Document excerpt:
BEGIN

Only the OWNER can execute this function.

Remarks

Call this function for each field you drop.

Before and after dropping one or more fields, you must reload the Solr configuration files with gptext.reload_index(), then commit the index with gptext.commit_index().

The initial reload_index() is required by Solr 4.0 behavior and may not be necessary in subsequent versions.

Example

Drops the field external_links from the index.

=# SELECT * FROM gptext.reload_index('wikipedia.public.articles');
 reload_index 
--------------
 t
(1 row)

=# SELECT * FROM gptext.drop_field('wikipedia.public.articles', 'external_links');
INFO:  Drop field: external_links for index: wikipedia.public.articles
 drop_field 
------------
 t
(1 row)

=# SELECT * FROM gptext.reload_index('wikipedia.public.articles');
 reload_index 
--------------
 t
(1 row)

=# SELECT * FROM gptext.commit_index('wikipedia.public.articles');
 commit_index 
--------------
 t
(1 row)

gptext.drop_index()

Removes an index.

Syntax

gptext.drop_index(index_name)

Parameters

index_name
The name of the index to drop.

Return type

boolean

Privileges required

Only the OWNER can execute this function.

Remarks

A dropped index cannot be recovered.

Example

=# SELECT * FROM gptext.drop_index('wikipedia.public.articles');
 drop_index 
------------
 t
(1 row)

Search functions enable querying an index.

Changing the query parser at query time

When using the search functions, you can change the query parser used by Solr at query time. A different query parser may be required, depending on the nature of the query. See the Using Advanced Querying Options for a list of the query parsers GPText supports.

To change the query parser at query time, use the defType Solr option with the gptext.search() function.

To change the query parser for any search function at query time, use the Solr localParams syntax, replacing the <query> term with '{!type=edismax}<query>'.

With the GPText Universal Query Parser, you can use features of any of the supported query parsers in one query. To use the Universal Query Parser, replace the <query> term with '{!gptextqp}<query>'. See Using the Universal Query Parser for information and examples.

gptext.search()

Searches an index.

Syntax

gptext.search(src_tbl, index_name, search_query, filter_queries)

or:

gptext.search(src_tbl, index_name, search_query, filter_queries[, options])

Parameters

src_table
Specifies a SELECT statement on an existing, indexed table on which to perform the search. The src_table parameter is an anytable data type, specified in the following format

TABLE(SELECT * FROM <src_table>)

END

Activities:
1. Please list every distinct function name beginning with "gptext." that appears in the GPText reference excerpt.
2. According to the GPText reference excerpt, what is the return type of gptext.drop_index()?

Provided information:

BEGIN

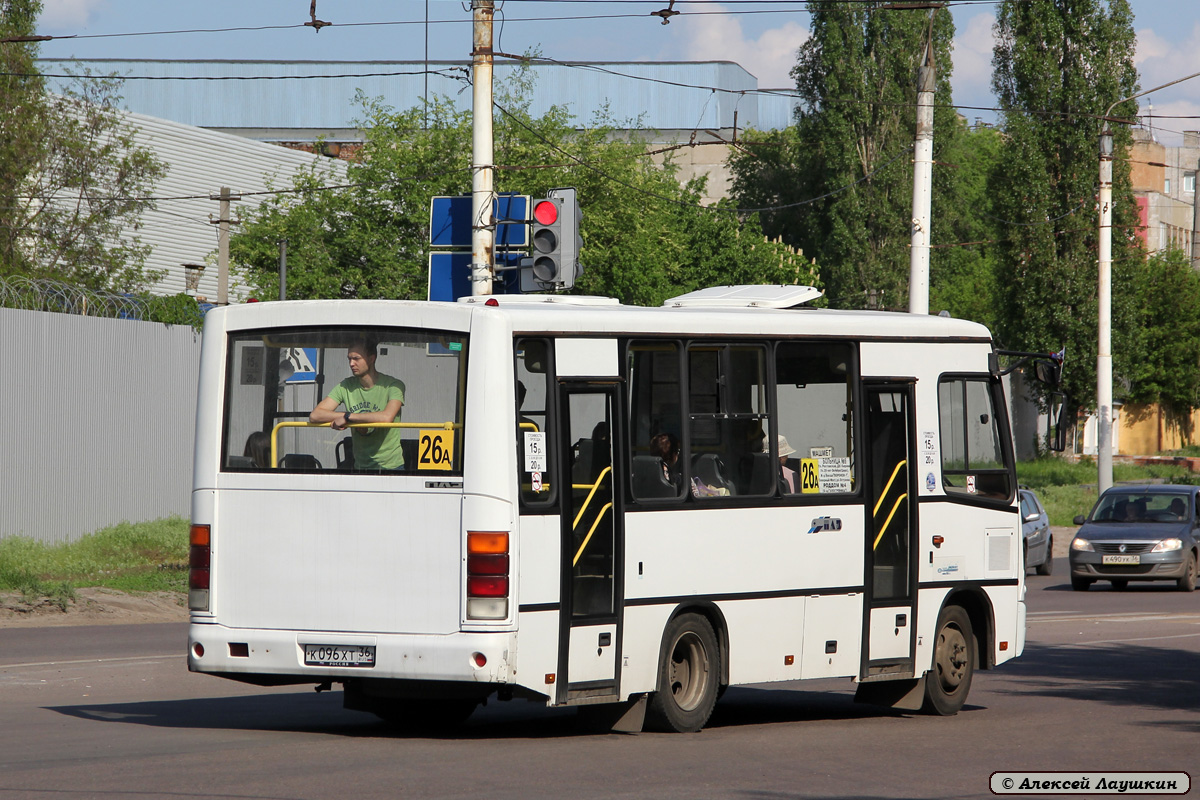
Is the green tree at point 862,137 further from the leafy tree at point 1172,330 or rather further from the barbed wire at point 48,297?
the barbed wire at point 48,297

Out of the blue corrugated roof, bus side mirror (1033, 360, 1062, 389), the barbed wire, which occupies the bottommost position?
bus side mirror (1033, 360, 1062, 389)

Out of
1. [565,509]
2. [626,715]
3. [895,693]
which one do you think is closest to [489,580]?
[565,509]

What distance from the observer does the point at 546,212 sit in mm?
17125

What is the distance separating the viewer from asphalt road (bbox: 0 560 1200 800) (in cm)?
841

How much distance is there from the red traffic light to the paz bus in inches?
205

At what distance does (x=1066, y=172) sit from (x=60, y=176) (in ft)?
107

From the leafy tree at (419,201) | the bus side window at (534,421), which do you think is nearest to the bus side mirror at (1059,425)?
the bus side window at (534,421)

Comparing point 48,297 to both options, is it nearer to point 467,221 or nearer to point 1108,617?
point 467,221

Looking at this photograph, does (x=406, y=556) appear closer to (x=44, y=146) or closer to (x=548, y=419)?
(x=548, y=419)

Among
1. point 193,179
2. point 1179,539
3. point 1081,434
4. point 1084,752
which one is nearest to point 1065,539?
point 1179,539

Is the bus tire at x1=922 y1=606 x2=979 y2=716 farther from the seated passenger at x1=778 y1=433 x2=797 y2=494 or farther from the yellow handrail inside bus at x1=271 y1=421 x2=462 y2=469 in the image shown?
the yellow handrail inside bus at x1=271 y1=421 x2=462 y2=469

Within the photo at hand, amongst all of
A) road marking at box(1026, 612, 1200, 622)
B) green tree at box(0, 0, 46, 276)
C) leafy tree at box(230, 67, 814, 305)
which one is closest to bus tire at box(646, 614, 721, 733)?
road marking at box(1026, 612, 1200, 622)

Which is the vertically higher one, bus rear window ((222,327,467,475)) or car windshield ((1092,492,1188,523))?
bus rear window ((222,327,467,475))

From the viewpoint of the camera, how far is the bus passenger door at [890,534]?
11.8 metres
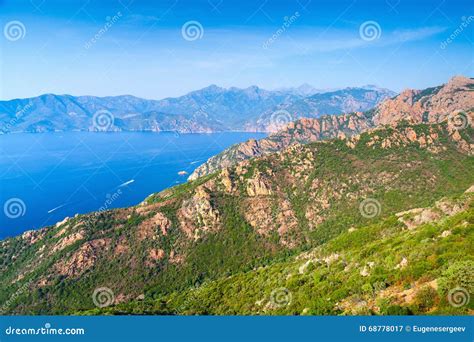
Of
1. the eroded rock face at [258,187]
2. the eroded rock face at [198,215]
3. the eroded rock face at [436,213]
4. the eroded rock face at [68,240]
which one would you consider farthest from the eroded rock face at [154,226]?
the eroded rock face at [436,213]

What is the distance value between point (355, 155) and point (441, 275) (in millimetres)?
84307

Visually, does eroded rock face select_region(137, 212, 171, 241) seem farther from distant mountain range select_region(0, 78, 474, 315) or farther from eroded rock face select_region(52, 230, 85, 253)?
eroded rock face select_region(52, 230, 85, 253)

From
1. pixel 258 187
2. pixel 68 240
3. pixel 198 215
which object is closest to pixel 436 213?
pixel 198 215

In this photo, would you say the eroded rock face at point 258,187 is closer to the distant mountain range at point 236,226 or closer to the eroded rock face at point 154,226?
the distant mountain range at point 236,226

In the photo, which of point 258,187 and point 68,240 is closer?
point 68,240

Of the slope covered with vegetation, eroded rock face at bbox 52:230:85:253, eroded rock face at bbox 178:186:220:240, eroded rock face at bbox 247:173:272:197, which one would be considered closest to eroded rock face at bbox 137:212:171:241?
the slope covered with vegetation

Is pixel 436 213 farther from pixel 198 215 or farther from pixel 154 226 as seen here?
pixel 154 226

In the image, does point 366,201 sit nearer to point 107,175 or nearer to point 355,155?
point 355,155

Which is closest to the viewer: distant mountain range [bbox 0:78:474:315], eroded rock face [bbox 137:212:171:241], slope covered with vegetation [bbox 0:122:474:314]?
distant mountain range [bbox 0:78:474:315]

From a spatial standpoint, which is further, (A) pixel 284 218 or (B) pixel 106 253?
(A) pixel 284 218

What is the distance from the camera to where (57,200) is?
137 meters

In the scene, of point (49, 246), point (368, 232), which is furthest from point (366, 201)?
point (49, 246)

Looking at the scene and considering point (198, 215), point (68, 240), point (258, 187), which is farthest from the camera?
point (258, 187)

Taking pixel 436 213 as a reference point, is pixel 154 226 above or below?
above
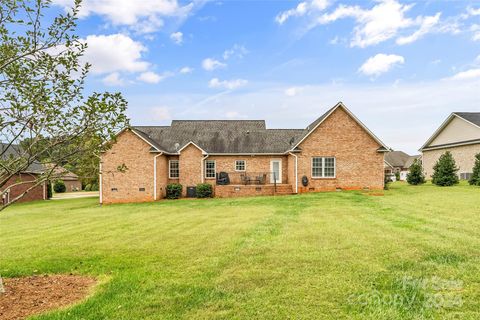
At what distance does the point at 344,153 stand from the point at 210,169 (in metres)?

END

Per-task outputs:
1. gptext.reload_index(), gptext.commit_index(), gptext.drop_field(), gptext.drop_index(), gptext.search()

2. boolean